Entire Sixth (6th) Floor (excluding common areas)
Demised Premises to be delivered in “as is, where is” condition, without any representation, except that Landlord shall perform the following using standard building materials (except as and where specifically provided to the contrary):
New Building Installation according to the attached plan (the “Plan”).

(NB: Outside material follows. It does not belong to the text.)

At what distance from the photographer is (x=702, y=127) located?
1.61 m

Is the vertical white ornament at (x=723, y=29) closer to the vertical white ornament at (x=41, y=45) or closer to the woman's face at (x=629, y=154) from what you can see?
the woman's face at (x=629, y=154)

Notwithstanding anything contained in this Lease to the contrary, the parties agree as follows:
Subject to the provisions of Article First of the Lease, Landlord shall substantially complete the following specifically listed items (the “Move In Items”) on or before November 30, 2010:
(i) Phone/IT wiring;
(ii) Install walls/work stations; it being agreed that reasonably sufficient amount of standard desks may be provided to Tenant on a temporarily basis in lieu of Formica tops which shall be installed within a reasonable time after November 30, 2010; it being further agreed and understood that walls may be built within a few inches from their designated location on the Plan;
(iii) Lighting, provided that lighting fixtures are obtainable on or before November __, 2010;
(iv) Install front door to Demised Premises in addition to doors to three (3) internal offices designated as offices “x”, “y” and “z” on the Plan, it being understood that the doors to such internal offices may not initially fit Tenant’s exact specifications, provided that within a reasonable time after November 30, 2010, such specifications are met; and
(v) Repair and paint flooring as needed, it being understood that the polyurethane portion of such work shall be performed within a reasonable time after November 30, 2010.
Landlord and Tenant agree that only the above listed “Move In items” shall be required to be substantially completed by November 30, 2010, and that any other work in connection with Landlord’s Initial Work shall be performed by Landlord within a reasonable time after November 30, 2010 in a manner calculated not to unreasonably interfere with Tenant’s operation of business within the Demised Premises;
Landlord and Tenant agree to deal in good faith and cooperate with each other with respect to completion of all aspects of Landlord’s Initial Work;
Note: Any delay caused by Tenant shall not extend any Free Rent period or serve to delay the Commencement Date under this Lease.